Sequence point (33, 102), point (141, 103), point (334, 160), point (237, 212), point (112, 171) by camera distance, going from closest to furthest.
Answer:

----

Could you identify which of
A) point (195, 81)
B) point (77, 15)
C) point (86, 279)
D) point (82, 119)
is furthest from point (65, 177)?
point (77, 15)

----

*Given instruction:* Pick out each line of the records that includes the word "from" and copy those lines.

*Written response:*
Sequence point (33, 102), point (141, 103), point (334, 160), point (237, 212), point (112, 171) by camera distance, going from closest to furthest.
is furthest from point (65, 177)?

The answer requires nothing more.